KZAR
- McQueeney, Texas; United States;
- Broadcast area: San Antonio, Texas
- Frequency: 97.7 MHz

Programming
- Language: English
- Format: Contemporary worship music
- Network: Air1

Ownership
- Owner: Educational Media Foundation
- Sister stations: KZLV, KZAI

History
- First air date: July 1989; 36 years ago
- Former call signs: KQRO-FM (1987–1995); KVCQ (1995–2003); KNGT (2003–2005); KLTO-FM (2005–2011);
- Call sign meaning: Air1

Technical information
- Licensing authority: FCC
- Facility ID: 25588
- Class: C1
- ERP: 100,000 watts
- HAAT: 299 m (981 ft)
- Transmitter coordinates: 29°22′11.00″N 97°39′44.00″W﻿ / ﻿29.3697222°N 97.6622222°W

Links
- Public license information: Public file; LMS;
- Webcast: Listen Live
- Website: air1.com

= KZAR =

For the former Iraqi intelligence official, see Nadhim Kzar.

KZAR (97.7 FM) is an Air1-affiliated radio station licensed to McQueeney, Texas, United States. The station serves the San Antonio area with a contemporary worship music format.
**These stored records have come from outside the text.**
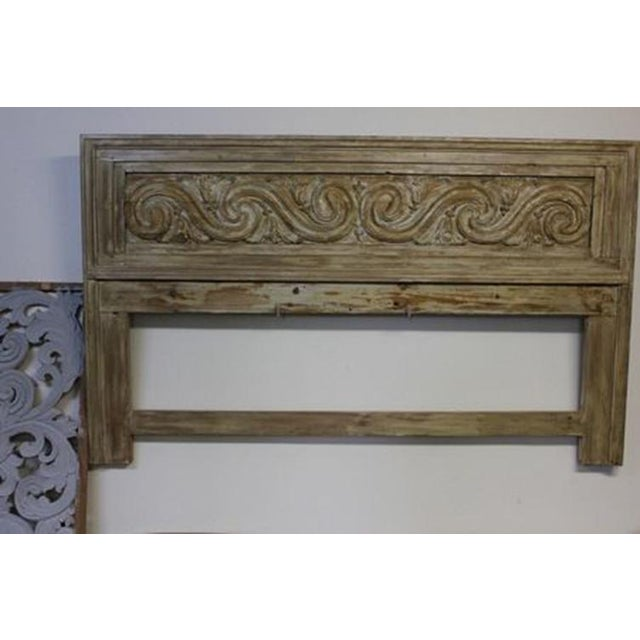 """A beautifully carved wooden headboard. This piece measures: 70-1/2""""w x 38-1/2""""h x 2-1/2"""""""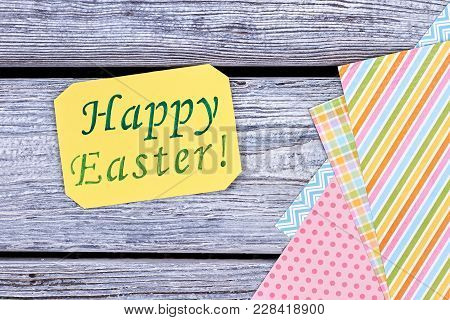 Easter Greeting Card On Wooden Background. Easter Congratulations On Yellow Paper Sheet. Sheets Of C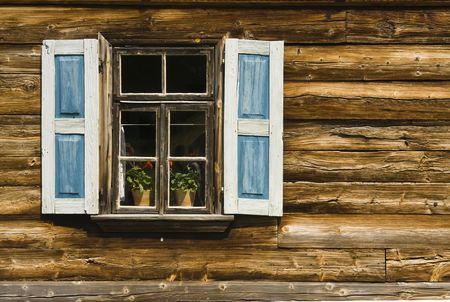 window with shutter and part of wooden wall old cottage polish house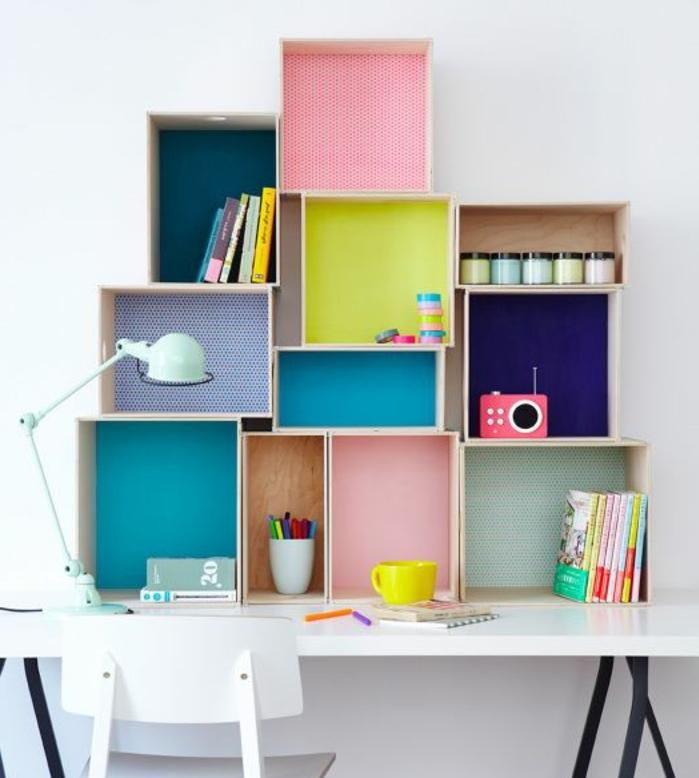 étagère cagette murale constituée de caisses en bois clair de tailles différentes. fond customisé avec du papier coloré, rangement livres et fournitures de bureau, bureau et chaise blancs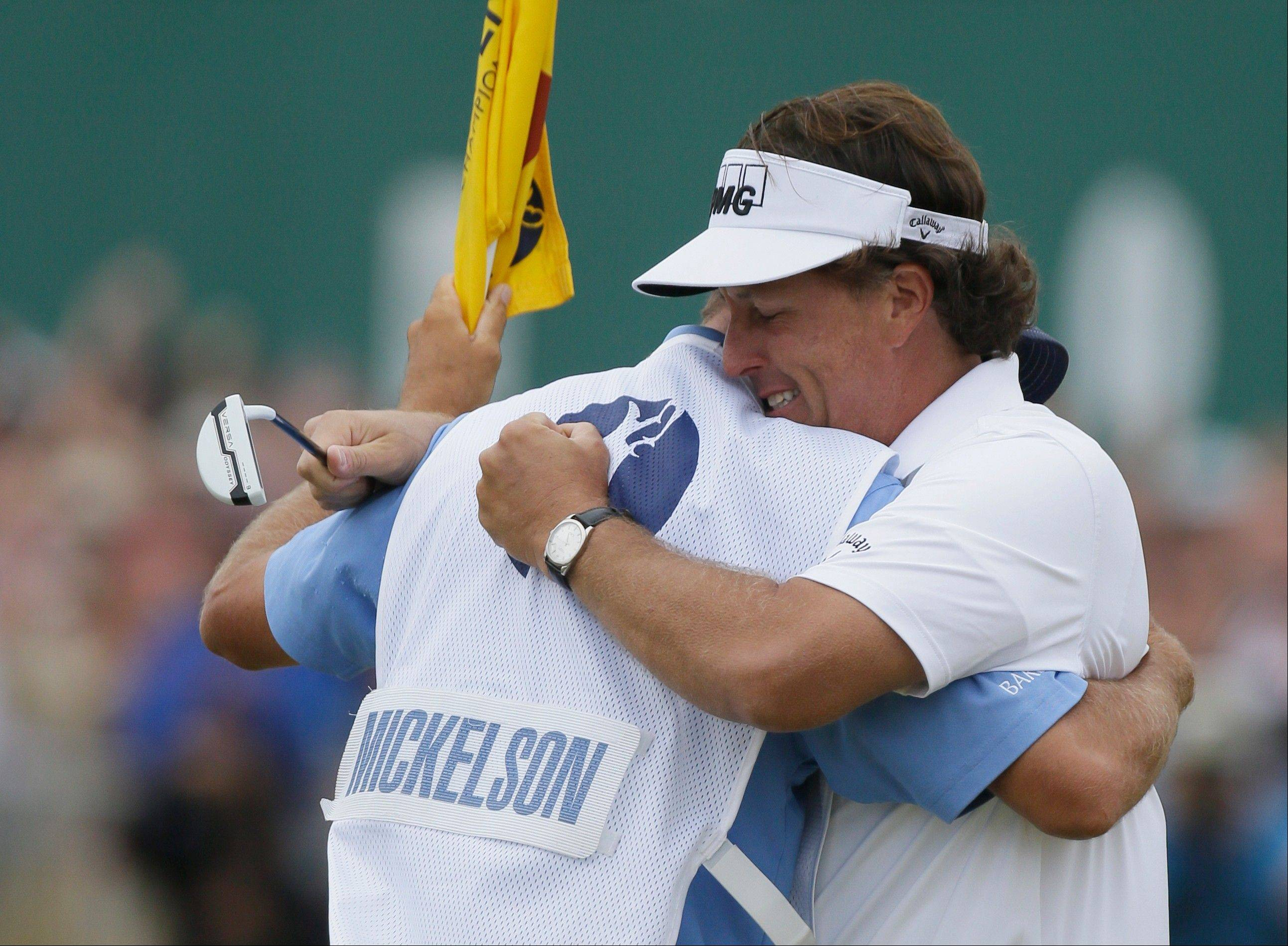 Phil Mickelson celebrates after his final putt on the 18th green with his caddie Jim Mackay during the final round Sunday of the British Open Golf Championship at Muirfield, Scotland.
The station is owned by Educational Media Foundation.

==History==
KZAR began operations in July 1989 as KQRO-FM, a 3 kilowatt class A facility licensed to Cuero, Texas, changing call letters to KVCQ in 1995, KNGT in 2003, and KLTO-FM in 2005. It moved to its current tower, licensed to McQueeney, Texas, and upgraded to the current C1 class by 2008.
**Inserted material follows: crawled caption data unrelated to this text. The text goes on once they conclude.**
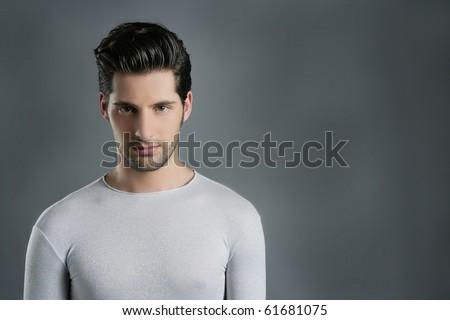 Fashion trendy young man silver futuristic  portrait over gray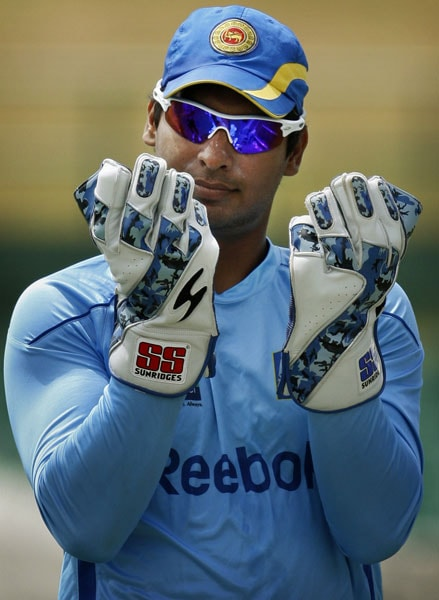Kumar Sangakkara looks at his gloves during a practice session ahead of the Asia Cup match against Pakistan in Dambulla. (AP Photo)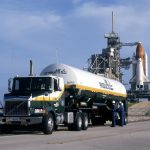 Air Products tanker of LH2 parked in front of Space Shuttle on launch pad at KSC. Two men in blue uniforms standing next to tanker.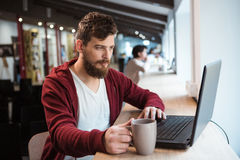 Handsome hipster using laptop and drinking coffee Stock Photos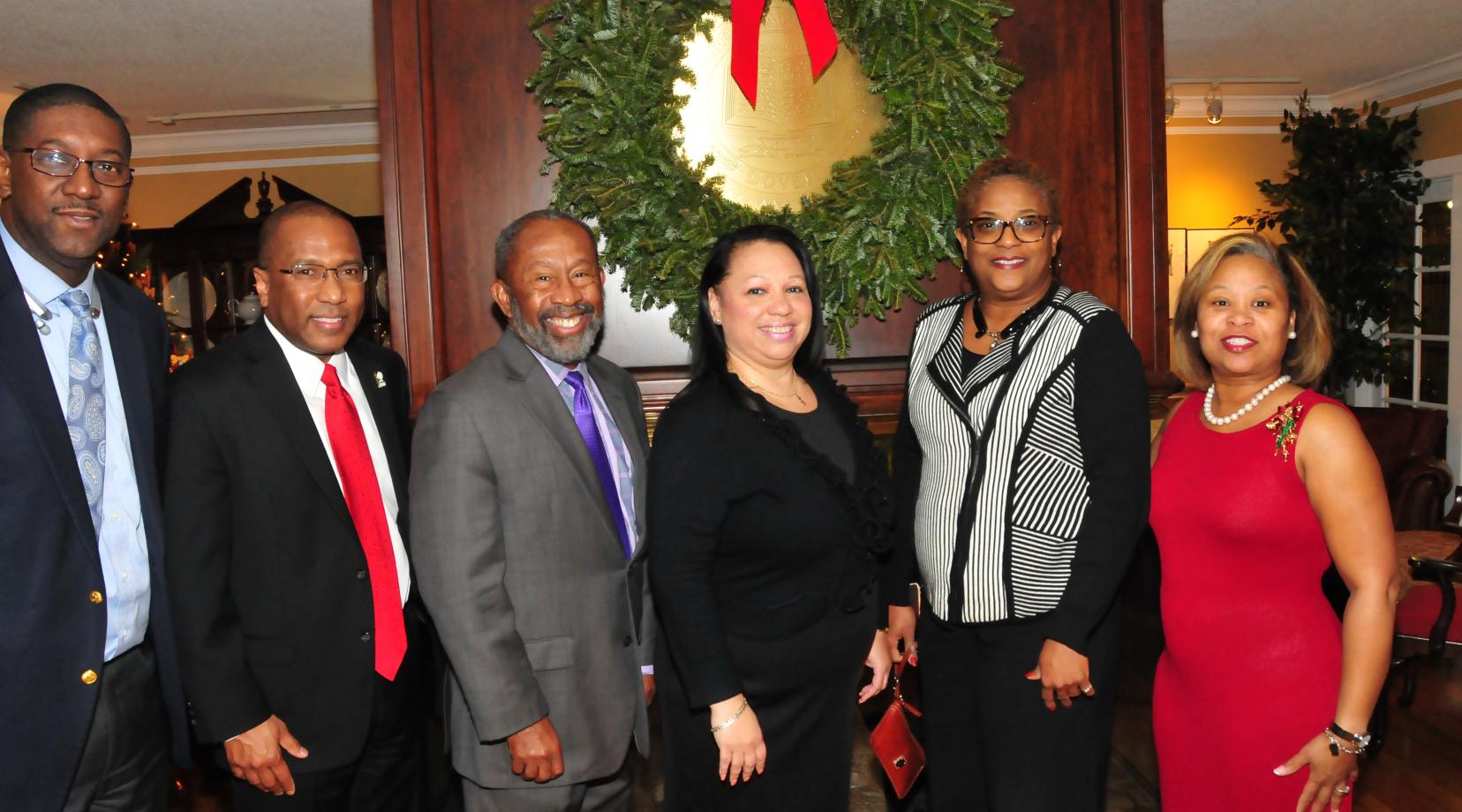 These DSU employees were one of many who took advantage of one more opportunity to get their picture taken with the DSU president and the First Lady during the annual Christmas Open House.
When it moved to San Antonio, KLTO-FM broadcast a reggaeton format until 2008, then changed to rock under the "977 Rock" branding.
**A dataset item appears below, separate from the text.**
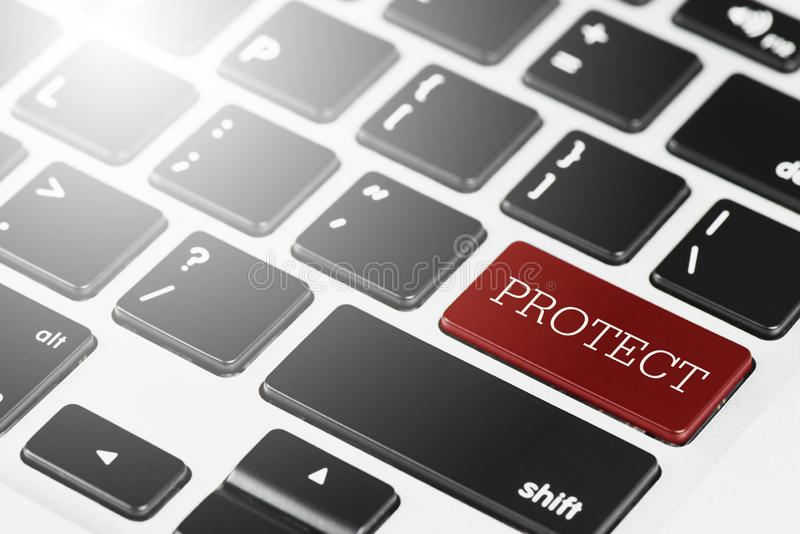 'PROTECT ' Red button keyboard on laptop computer for Business an stock photos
On February 4, 2011, the station changed formats to top 40 as "Party 97.7". The station's direction leaned towards dance, but played the usual top 40/CHR fare, similar to rivals KXXM and KTFM.

On August 15, 2011, Univision Radio sold KLTO-FM to Educational Media Foundation, which flipped the station to the Air 1 network (which at that time carried a Christian rock format) in mid to late November. Its previous formats could be heard on KBBT HD2 when Univision had it.